For each entry, repeat the text exactly and omit any picture it holds.

-- Supplied data --
-------------------------
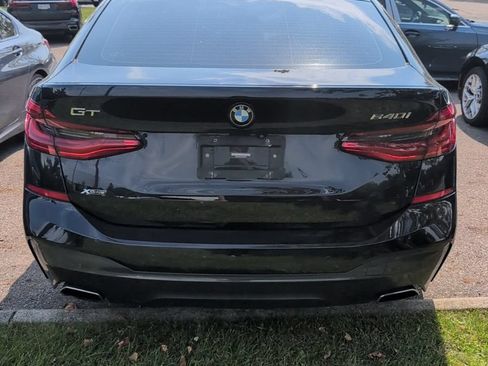 Used 2019 BMW 640i Gran Turismo xDrive w/ Dynamic Handling Package AWD/4WD image 3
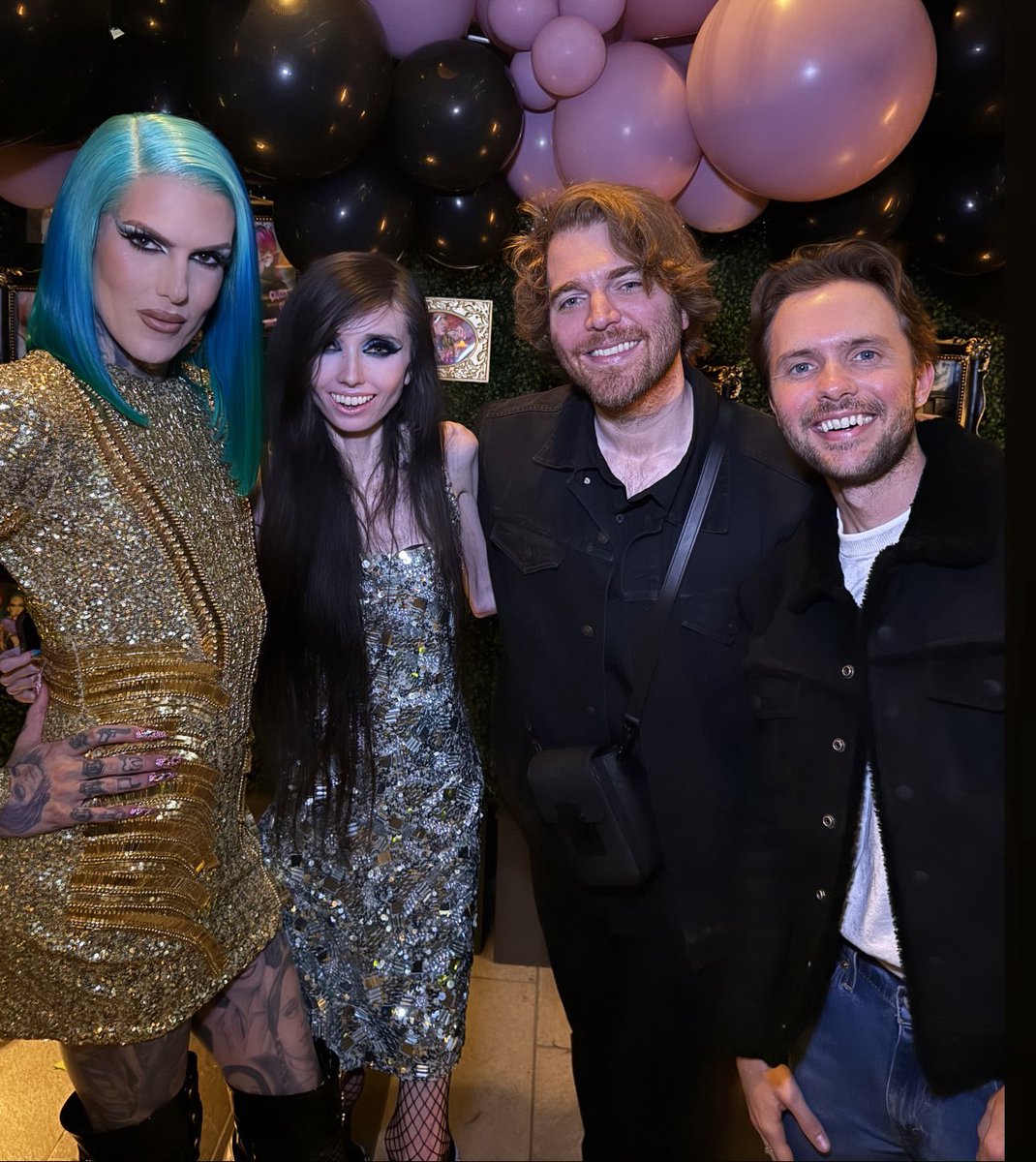 Jeffree Star tweet media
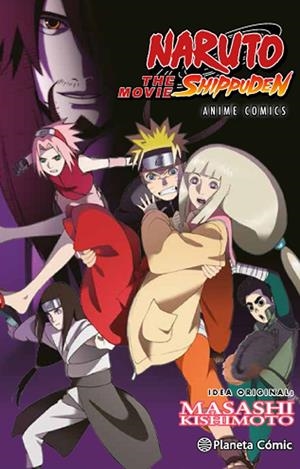 NARUTO ANIME COMICS Nº 01 SHIPPUDEN | 9788416543823 | MASASHI KISHIMOTO | Llibreria Online de Tremp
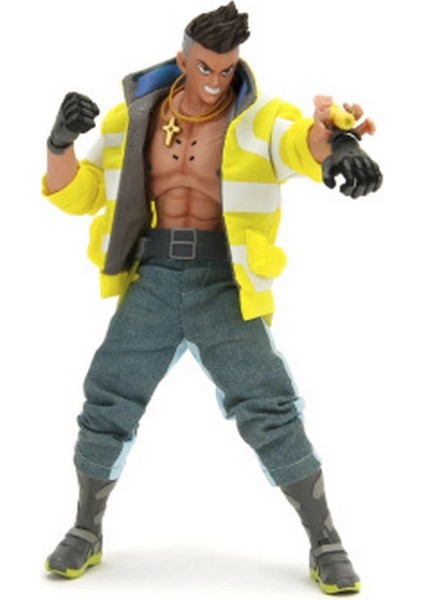 Bfs Cyberpunk Edgerunners David Figür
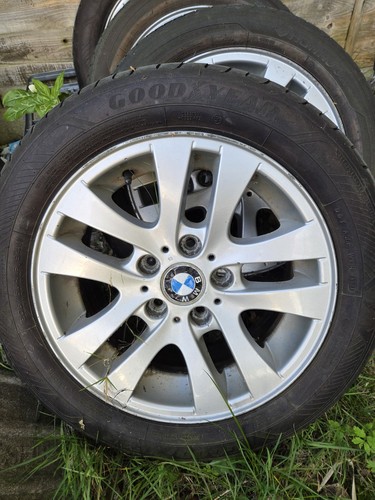Bmw alloys and - bmw,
-------------------------
-- Output for this exercise --
 Used 2019 BMW 640i Gran Turismo xDrive w/ Dynamic Handling Package AWD/4WD image 3
 Jeffree Star tweet media
 NARUTO ANIME COMICS Nº 01 SHIPPUDEN | 9788416543823 | MASASHI KISHIMOTO | Llibreria Online de Tremp
 Bfs Cyberpunk Edgerunners David Figür
Bmw alloys and - bmw,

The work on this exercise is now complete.